╭─ Dataset extract

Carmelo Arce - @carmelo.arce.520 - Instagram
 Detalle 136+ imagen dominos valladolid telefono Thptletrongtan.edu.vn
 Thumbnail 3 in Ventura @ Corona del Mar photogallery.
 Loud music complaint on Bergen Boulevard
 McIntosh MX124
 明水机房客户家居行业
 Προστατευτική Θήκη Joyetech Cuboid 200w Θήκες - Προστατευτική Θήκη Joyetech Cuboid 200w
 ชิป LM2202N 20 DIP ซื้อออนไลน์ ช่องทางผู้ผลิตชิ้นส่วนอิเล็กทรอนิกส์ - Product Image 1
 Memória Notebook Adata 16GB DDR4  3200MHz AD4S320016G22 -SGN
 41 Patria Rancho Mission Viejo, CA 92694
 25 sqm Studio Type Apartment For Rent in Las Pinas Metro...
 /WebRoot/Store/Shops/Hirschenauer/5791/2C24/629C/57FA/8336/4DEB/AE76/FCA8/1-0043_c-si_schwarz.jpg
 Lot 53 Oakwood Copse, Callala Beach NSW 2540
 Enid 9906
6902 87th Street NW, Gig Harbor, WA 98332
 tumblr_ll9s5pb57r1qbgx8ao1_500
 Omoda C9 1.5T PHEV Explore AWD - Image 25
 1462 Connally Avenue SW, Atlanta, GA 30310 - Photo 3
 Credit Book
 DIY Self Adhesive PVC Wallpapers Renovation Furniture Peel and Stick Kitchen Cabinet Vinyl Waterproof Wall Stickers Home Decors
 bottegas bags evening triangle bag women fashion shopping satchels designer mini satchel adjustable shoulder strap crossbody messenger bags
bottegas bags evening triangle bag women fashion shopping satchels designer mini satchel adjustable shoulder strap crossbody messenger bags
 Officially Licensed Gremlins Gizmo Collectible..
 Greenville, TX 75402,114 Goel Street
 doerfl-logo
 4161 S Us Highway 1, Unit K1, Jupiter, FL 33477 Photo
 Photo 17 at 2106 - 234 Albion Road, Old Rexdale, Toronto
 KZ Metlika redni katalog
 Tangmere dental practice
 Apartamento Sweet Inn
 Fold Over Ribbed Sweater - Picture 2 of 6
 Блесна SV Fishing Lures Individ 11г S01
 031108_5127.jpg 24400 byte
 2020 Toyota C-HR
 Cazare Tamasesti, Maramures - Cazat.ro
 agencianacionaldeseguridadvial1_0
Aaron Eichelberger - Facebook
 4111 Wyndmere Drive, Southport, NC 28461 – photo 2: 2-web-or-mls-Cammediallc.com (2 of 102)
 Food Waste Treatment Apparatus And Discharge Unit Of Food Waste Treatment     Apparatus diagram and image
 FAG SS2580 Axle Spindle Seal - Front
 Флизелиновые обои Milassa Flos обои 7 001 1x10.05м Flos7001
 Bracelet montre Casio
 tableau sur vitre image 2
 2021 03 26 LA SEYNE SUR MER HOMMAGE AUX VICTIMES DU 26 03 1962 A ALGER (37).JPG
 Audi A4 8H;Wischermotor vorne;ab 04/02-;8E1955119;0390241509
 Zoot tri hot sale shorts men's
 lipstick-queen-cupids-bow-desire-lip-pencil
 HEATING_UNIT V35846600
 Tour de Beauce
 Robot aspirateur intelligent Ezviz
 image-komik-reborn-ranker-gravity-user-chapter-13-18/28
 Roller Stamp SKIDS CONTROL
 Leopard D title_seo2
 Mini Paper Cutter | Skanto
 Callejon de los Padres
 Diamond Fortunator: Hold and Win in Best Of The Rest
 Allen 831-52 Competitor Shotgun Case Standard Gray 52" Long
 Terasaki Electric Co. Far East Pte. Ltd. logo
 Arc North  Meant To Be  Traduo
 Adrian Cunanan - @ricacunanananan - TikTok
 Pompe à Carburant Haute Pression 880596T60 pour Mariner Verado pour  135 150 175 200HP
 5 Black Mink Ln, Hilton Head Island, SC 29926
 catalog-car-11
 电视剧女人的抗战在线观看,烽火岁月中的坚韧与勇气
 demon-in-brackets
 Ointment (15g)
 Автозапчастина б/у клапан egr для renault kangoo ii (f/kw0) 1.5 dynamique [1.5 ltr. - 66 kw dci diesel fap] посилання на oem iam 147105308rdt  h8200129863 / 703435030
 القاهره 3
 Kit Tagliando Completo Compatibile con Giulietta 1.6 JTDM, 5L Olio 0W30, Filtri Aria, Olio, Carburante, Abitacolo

╰─

Every entry is to be repeated precisely as it stands.

Carmelo Arce - @carmelo.arce.520 - Instagram
 Detalle 136+ imagen dominos valladolid telefono Thptletrongtan.edu.vn
 Thumbnail 3 in Ventura @ Corona del Mar photogallery.
 Loud music complaint on Bergen Boulevard
 McIntosh MX124
 明水机房客户家居行业
 Προστατευτική Θήκη Joyetech Cuboid 200w Θήκες - Προστατευτική Θήκη Joyetech Cuboid 200w
 ชิป LM2202N 20 DIP ซื้อออนไลน์ ช่องทางผู้ผลิตชิ้นส่วนอิเล็กทรอนิกส์ - Product Image 1
 Memória Notebook Adata 16GB DDR4  3200MHz AD4S320016G22 -SGN
 41 Patria Rancho Mission Viejo, CA 92694
 25 sqm Studio Type Apartment For Rent in Las Pinas Metro...
 /WebRoot/Store/Shops/Hirschenauer/5791/2C24/629C/57FA/8336/4DEB/AE76/FCA8/1-0043_c-si_schwarz.jpg
 Lot 53 Oakwood Copse, Callala Beach NSW 2540
 Enid 9906
6902 87th Street NW, Gig Harbor, WA 98332
 tumblr_ll9s5pb57r1qbgx8ao1_500
 Omoda C9 1.5T PHEV Explore AWD - Image 25
 1462 Connally Avenue SW, Atlanta, GA 30310 - Photo 3
 Credit Book
 DIY Self Adhesive PVC Wallpapers Renovation Furniture Peel and Stick Kitchen Cabinet Vinyl Waterproof Wall Stickers Home Decors
 bottegas bags evening triangle bag women fashion shopping satchels designer mini satchel adjustable shoulder strap crossbody messenger bags
bottegas bags evening triangle bag women fashion shopping satchels designer mini satchel adjustable shoulder strap crossbody messenger bags
 Officially Licensed Gremlins Gizmo Collectible..
 Greenville, TX 75402,114 Goel Street
 doerfl-logo
 4161 S Us Highway 1, Unit K1, Jupiter, FL 33477 Photo
 Photo 17 at 2106 - 234 Albion Road, Old Rexdale, Toronto
 KZ Metlika redni katalog
 Tangmere dental practice
 Apartamento Sweet Inn
 Fold Over Ribbed Sweater - Picture 2 of 6
 Блесна SV Fishing Lures Individ 11г S01
 031108_5127.jpg 24400 byte
 2020 Toyota C-HR
 Cazare Tamasesti, Maramures - Cazat.ro
 agencianacionaldeseguridadvial1_0
Aaron Eichelberger - Facebook
 4111 Wyndmere Drive, Southport, NC 28461 – photo 2: 2-web-or-mls-Cammediallc.com (2 of 102)
 Food Waste Treatment Apparatus And Discharge Unit Of Food Waste Treatment     Apparatus diagram and image
 FAG SS2580 Axle Spindle Seal - Front
 Флизелиновые обои Milassa Flos обои 7 001 1x10.05м Flos7001
 Bracelet montre Casio
 tableau sur vitre image 2
 2021 03 26 LA SEYNE SUR MER HOMMAGE AUX VICTIMES DU 26 03 1962 A ALGER (37).JPG
 Audi A4 8H;Wischermotor vorne;ab 04/02-;8E1955119;0390241509
 Zoot tri hot sale shorts men's
 lipstick-queen-cupids-bow-desire-lip-pencil
 HEATING_UNIT V35846600
 Tour de Beauce
 Robot aspirateur intelligent Ezviz
 image-komik-reborn-ranker-gravity-user-chapter-13-18/28
 Roller Stamp SKIDS CONTROL
 Leopard D title_seo2
 Mini Paper Cutter | Skanto
 Callejon de los Padres
 Diamond Fortunator: Hold and Win in Best Of The Rest
 Allen 831-52 Competitor Shotgun Case Standard Gray 52" Long
 Terasaki Electric Co. Far East Pte. Ltd. logo
 Arc North  Meant To Be  Traduo
 Adrian Cunanan - @ricacunanananan - TikTok
 Pompe à Carburant Haute Pression 880596T60 pour Mariner Verado pour  135 150 175 200HP
 5 Black Mink Ln, Hilton Head Island, SC 29926
 catalog-car-11
 电视剧女人的抗战在线观看,烽火岁月中的坚韧与勇气
 demon-in-brackets
 Ointment (15g)
 Автозапчастина б/у клапан egr для renault kangoo ii (f/kw0) 1.5 dynamique [1.5 ltr. - 66 kw dci diesel fap] посилання на oem iam 147105308rdt  h8200129863 / 703435030
 القاهره 3
 Kit Tagliando Completo Compatibile con Giulietta 1.6 JTDM, 5L Olio 0W30, Filtri Aria, Olio, Carburante, Abitacolo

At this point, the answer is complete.